Social mobility has added to the isolation of older people in the developed world, he said, with younger people often moving interstate or overseas, and leading very different lives to their parents.
“We have to shift the mental construct to the reality of today … What we have in developed countries in general, is silos – kids play with kids, teenagers mingle with other teenagers, young adults are busy in the workforce and have very busy lives, and so on.
“Unless we think and plan accordingly they will have less and less contact with other age groups.
“So for instance, if you look at this society as a whole from the point of view of a child or young person, it is likely not going to be friendly to all ages. However, if you look from point of view of an older person, it is likely to be friendly to everyone.
“A bus that is easier for older people to get in and out of is also going to be easier for a child, pregnant woman, disabled person or a teenager carrying their [school] luggage.
“That is what we are trying to instil – if we get it right for older people, it is likely that we’ll get it right for everybody.

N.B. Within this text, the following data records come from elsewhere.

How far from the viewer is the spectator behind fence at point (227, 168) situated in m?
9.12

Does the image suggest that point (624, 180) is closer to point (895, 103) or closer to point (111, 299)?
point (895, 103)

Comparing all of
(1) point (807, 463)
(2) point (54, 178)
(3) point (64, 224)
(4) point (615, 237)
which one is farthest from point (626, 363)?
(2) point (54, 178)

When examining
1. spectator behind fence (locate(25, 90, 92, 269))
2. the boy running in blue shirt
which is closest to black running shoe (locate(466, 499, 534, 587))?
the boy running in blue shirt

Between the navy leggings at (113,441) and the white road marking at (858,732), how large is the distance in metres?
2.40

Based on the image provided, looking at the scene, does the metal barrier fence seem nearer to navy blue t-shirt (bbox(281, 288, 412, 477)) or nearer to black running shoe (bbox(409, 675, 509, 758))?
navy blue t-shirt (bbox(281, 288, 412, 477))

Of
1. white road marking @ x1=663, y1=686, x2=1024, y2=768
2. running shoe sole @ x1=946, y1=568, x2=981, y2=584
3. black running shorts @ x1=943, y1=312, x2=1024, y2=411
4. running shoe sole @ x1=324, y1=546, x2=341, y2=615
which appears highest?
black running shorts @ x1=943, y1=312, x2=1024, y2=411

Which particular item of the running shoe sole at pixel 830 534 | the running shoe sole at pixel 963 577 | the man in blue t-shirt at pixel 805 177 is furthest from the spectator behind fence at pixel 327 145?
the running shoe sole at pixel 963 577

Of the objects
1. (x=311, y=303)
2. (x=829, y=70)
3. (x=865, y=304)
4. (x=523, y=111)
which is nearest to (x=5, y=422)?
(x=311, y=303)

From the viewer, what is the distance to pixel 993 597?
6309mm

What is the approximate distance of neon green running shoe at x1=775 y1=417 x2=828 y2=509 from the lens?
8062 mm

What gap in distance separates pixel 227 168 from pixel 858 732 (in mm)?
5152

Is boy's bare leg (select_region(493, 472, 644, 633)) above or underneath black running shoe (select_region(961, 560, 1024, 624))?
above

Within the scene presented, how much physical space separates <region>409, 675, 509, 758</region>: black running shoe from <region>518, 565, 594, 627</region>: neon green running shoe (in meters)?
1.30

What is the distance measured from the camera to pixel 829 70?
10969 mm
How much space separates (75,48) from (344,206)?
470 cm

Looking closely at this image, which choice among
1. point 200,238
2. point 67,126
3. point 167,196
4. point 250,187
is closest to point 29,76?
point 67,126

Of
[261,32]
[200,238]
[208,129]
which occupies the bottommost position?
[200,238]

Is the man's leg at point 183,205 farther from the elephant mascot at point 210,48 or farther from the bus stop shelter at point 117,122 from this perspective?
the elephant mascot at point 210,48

“So avoiding the war between generations, bringing them together in harmony and solidarity – that is the best thing we can expect from a society that is ageing so rapidly as the Australian society is.”
Dr Kalache has been working with advocacy group COTA Seniors Voice and has been assisted by Megan Corlis, director of research and development at the fittingly named Helping Hand Aged Care, during his visit.
He described Helping Hand as “a very impressive set-up”, where intergenerational exchange was fostered and living in residential care was made a richer experience through reaching out to schools and art galleries, offering placements for students of allied health professions, and encouraging residents to create “a sense of home” by bringing their own belongings and furniture.
He also praised the work done by COTA, especially in raising awareness of the various forms of elder abuse, which he said had been largely ignored and “swept under the carpet”.
Dr Alexandre Kalache will be back in Adelaide as a Thinker-In-Residence for another four weeks later this year, and a third time early in 2012.